Canada Goose cuts forecasts after spike in China's COVID infections hit sales
Feb 2 (Reuters) - Canada Goose Holdings Inc (GOOS.TO), cut annual forecasts on Thursday after a spike in COVID-19 infections in China dulled store traffic and inflation bit into spending power in North America.
Toronto-listed shares of the luxury parka maker fell 15% after it also missed third-quarter revenue and profit estimates.
Businesses of luxury goods companies in China have suffered for the last three years from intermittent lockdowns, but Canada Goose said Beijing's decision to dismantle its zero-COVID policy late last year only added to the company's headaches.
"We did not anticipate the sudden reopening in early December," said Chief Executive Dani Reiss on an earnings call.
"This led to a surge in infections, which had a significant impact on our business during what is typically our most productive trading month. Consumer traffic decreased dramatically and staffing levels were impacted due to illness," Reiss added.

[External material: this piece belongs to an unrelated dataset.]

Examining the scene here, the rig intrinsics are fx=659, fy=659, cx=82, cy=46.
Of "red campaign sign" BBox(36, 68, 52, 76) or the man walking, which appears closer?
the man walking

Still, Reiss said he was confident business would bounce back in the country, with January already showing a 30% rise in same-store traffic on the year.
High-end cosmetics maker Estee Lauder Cos Inc (EL.N) also cut its profit outlook on Thursday citing uncertainty around recovery in China, but said it expected a return to growth in the second half of the year.
Canada Goose cut its fiscal 2023 sales forecast to between C$1.18 billion and C$1.20 billion ($887.89 million and $899.89 million), from C$1.2 billion to C$1.3 billion previously, and said demand in North America was also slowing.
"Canada Goose's slowing North America trends suggest macro headwinds are increasingly impacting luxury demand," said UBS analyst Jay Sole.
The company expects full-year adjusted profit of 92 Canadian cents to C$1.03 per share, down from a prior outlook of C$1.31 to C$1.62.
Its revenue fell to C$576.7 million in the quarter ended Jan. 1, below the estimate of C$623.6 million in Refinitiv data.